Start of Task material

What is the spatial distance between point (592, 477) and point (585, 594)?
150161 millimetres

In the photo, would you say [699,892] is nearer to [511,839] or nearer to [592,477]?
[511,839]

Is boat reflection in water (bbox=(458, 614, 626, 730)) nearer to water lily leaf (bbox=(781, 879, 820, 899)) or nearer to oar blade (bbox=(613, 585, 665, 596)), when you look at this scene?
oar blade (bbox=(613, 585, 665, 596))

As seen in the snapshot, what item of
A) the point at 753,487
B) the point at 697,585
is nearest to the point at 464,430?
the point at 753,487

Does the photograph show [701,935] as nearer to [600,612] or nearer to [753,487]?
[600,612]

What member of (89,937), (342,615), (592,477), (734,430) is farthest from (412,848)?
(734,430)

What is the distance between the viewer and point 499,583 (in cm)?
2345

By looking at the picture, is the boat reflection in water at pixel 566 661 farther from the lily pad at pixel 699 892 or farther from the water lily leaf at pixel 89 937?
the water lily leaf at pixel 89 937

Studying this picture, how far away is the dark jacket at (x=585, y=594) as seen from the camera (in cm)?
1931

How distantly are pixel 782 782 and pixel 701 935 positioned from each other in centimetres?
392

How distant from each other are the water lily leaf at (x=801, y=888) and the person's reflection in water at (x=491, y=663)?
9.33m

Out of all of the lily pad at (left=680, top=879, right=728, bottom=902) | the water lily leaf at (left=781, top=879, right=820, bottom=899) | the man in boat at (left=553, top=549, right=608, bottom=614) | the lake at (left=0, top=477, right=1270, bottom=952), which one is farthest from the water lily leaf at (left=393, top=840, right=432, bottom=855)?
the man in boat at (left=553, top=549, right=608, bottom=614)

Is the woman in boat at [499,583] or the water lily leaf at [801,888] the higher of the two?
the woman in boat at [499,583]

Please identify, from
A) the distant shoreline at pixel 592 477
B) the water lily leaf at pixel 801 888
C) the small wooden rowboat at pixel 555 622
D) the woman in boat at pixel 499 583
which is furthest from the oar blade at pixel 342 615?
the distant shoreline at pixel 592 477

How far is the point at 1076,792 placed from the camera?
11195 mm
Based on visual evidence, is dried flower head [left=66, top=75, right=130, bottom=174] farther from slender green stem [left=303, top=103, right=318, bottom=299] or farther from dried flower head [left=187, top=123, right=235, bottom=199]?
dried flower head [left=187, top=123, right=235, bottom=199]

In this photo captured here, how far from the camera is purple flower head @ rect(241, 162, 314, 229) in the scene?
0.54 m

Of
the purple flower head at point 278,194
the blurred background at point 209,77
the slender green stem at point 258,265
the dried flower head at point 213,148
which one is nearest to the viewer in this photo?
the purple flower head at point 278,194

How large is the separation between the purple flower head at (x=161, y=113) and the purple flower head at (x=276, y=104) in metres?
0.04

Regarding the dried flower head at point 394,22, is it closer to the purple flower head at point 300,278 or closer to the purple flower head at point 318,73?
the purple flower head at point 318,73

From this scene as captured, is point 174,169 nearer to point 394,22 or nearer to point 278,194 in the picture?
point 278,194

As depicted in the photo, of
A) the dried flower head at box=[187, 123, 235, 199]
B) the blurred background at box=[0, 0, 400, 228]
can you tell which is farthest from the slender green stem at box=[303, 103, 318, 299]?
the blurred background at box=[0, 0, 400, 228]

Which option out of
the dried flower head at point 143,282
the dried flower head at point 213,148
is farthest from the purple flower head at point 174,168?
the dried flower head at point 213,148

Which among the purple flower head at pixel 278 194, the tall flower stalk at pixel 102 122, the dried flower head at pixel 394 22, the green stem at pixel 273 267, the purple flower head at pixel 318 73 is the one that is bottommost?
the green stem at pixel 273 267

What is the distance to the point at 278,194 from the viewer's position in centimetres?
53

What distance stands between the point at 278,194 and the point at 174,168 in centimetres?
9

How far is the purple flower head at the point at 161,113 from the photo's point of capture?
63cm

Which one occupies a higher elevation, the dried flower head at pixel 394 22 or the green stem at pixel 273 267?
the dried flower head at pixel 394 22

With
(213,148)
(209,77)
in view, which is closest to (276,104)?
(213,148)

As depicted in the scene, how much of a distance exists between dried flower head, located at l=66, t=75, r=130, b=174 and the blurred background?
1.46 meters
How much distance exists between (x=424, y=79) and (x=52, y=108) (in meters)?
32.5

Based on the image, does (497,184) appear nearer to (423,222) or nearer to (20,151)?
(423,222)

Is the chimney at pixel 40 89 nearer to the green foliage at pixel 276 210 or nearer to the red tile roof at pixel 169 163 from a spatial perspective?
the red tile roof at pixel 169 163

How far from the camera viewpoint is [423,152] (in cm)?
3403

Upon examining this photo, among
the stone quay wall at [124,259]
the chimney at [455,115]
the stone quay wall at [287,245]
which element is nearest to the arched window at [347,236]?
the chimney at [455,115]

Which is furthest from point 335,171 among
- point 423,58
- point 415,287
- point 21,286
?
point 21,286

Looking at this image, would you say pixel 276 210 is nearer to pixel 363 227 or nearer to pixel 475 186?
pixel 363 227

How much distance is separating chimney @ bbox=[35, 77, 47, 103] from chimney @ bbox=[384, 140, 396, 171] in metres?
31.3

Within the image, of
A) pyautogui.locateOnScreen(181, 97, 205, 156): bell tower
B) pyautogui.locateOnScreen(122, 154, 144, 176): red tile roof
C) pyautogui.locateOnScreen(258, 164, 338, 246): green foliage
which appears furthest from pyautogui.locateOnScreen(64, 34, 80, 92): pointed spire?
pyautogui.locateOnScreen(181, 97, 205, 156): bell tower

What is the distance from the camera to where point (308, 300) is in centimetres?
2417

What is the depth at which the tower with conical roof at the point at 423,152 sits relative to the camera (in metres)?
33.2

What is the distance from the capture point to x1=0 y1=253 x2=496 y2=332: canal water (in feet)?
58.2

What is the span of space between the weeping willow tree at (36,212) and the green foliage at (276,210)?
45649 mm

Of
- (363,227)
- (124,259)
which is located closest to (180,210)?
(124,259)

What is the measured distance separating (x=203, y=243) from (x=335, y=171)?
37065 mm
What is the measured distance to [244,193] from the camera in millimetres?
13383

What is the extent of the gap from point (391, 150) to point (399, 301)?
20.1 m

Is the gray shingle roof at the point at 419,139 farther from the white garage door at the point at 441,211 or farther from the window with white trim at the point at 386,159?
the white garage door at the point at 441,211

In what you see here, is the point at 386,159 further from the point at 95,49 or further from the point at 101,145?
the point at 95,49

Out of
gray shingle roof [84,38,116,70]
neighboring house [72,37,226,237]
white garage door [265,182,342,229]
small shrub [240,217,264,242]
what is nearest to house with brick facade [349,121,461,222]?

End of Task material

### Goal of the exercise
Starting at the line containing "Which one occupies" and ending at the line containing "1.46 meters", rewrite those lines as a numbered list, leaving out blank lines.

### Completed task
1. Which one occupies a higher elevation, the dried flower head at pixel 394 22 or the green stem at pixel 273 267?
2. the dried flower head at pixel 394 22
3. With
4. (213,148)
5. (209,77)
6. in view, which is closest to (276,104)?
7. (213,148)
8. As depicted in the scene, how much of a distance exists between dried flower head, located at l=66, t=75, r=130, b=174 and the blurred background?
9. 1.46 meters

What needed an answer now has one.